In seguito al recente attentato di Giacartamolti giornali hanno usato la parola “emulazione” nel sottolineare le analogie con gli attentati di Parigi dello scorso novembre. In entrambi i casi lo stato islamico ha rivendicato la paternità degli attacchi, ma se non fosse solo emulazione? Se la mente dietro i due attacchi fosse la stessa?

Potrebbe significare che il presunto leader della cellula responsabile degli attacchi di Parigi forse è ancora in libertà, e gli elementi comuni non siano un segno di emulazione, quanto una firma ben precisa. Partendo da questa ipotesi, e supponendo l'esistenza di un misterioso stratega responsabile della pianificazione degli attacchi, l'immagine del museo del Bardo a Tunisi e gli attacchi che l'hanno investito lo scorso anno ha assunto un ruolo diverso.

Le analogie tattiche e simboliche dei tre attacchi sono numerose e gli obbiettivi simili

In tutti e tre i casi abbiamo una vicinanza con i luoghi del potere, nazionale o internazionale: a Tunisi l'assemblea dei rappresentanti del popolo, poi il museo del Bardo, provocando una ferita insanabile nell'economia del paese allontanando il mercato turistico e le società di navigazione che con le loro navi da crociera operavano nel Paese: a Parigi ad essere colpito è lo stadio dove in quel momento era presente il presidente della repubblica francese, poi una serie di locali, che nel periodo immediatamente precedente le feste natalizie, hanno prodotto una ferita nell'economia, allontanando un gran numero di turisti dalla capitale europea, ed in fine Giacarta, con una serie di esplosioni nei pressi di luoghi d'attrazione e simboli del potere internazionale, oltre l'esplosione non lontano da una Starbucks, che ha provocato la chiusura fino a nuovo ordine dei locali della catena.

Tre attacchi apparentemente diversi, ma collegati tra loro da un sottile filo rosso che mostra la vicinanza nelle intenzioni e negli effetti.Partendo da questa osservazione e guardando a ritroso l'operato dei militanti impegnati durante i vari attacchi, le analogie iniziano ad aumentare dipingendo un quadro agghiacciante e terrificante.

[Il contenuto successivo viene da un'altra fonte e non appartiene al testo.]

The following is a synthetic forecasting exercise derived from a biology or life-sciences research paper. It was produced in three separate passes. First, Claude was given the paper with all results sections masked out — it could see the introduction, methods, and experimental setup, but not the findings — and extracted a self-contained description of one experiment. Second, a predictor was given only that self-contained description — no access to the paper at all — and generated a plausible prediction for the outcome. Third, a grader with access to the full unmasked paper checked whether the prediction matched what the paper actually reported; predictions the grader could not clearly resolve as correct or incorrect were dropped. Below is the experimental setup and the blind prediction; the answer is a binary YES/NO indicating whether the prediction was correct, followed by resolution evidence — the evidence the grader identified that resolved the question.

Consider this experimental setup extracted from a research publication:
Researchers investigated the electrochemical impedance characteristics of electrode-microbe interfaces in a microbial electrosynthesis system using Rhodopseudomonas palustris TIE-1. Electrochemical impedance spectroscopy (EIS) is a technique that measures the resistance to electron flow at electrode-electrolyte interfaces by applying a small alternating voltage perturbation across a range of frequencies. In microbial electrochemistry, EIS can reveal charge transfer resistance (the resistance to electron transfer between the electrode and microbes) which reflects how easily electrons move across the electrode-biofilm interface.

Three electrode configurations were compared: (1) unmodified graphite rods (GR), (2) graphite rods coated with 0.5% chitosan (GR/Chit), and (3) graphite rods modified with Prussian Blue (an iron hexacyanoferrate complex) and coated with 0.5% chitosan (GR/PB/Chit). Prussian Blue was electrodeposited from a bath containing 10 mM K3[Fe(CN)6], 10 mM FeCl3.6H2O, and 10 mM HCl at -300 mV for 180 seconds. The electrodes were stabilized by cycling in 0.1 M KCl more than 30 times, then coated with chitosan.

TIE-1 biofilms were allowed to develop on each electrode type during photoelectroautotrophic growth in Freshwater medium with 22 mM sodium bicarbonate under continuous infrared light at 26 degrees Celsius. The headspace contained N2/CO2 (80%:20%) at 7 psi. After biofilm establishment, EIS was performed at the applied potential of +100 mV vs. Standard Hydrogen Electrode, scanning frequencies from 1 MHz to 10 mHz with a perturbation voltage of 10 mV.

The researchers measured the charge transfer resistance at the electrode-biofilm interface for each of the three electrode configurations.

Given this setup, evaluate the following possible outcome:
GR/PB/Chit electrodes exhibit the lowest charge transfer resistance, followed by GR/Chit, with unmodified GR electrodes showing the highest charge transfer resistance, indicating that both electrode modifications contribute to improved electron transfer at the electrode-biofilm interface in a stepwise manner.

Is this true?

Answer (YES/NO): YES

In tutti e tre i casi gli attacchi sono stati programmati in maniera militare, ma condotti, soprattutto nel caso tunisino, da uomini che non avevano subito un addestramento militare, totalmente impreparati a qualsiasi cambio di programma. Questo deficit degli attacchi tunisini è stato corretto nei mesi successivi, e nei più recenti attacchi di Parigi e Giacarta, il livello di preparazione dei miliziani era sicuramente più elevato, anche se il loro addestramento decisamente non era di tipo militare.

Sul piano tattico le analogie diventano più numerose e significative, tutti gli attacchi hanno avuto inizio in un luogo per poi dirigersi in altre aree, colpendo simultaneamente più punti della città, per culminare con uno scontro diretto con le forze di polizia. Nel caso di Tunisi questa evoluzione sembra dettata dal caso più che da una pianificazione concreta, ma potrebbe essere l'evento ispiratore per la pianificazione di attacchi successivi.

Il passato coloniale della Tunisia lega gli attentati di Tunisi alla Francia, le indagini legano gli attentati di Parigi all'Olanda, ed il passato coloniale dell'Indonesia lega i più recenti attentati di Giacarta all'Olanda, luogo dove si ipotizza risiedere la mente degli attentati di Parigi dello scorso novembre e che, alla luce di questi fili sottili, potrebbe essere lo stesso uomo che restando nell'ombra, ha progettato e pianificato almeno due attacchi, forse tre, e potrebbe colpire ancora.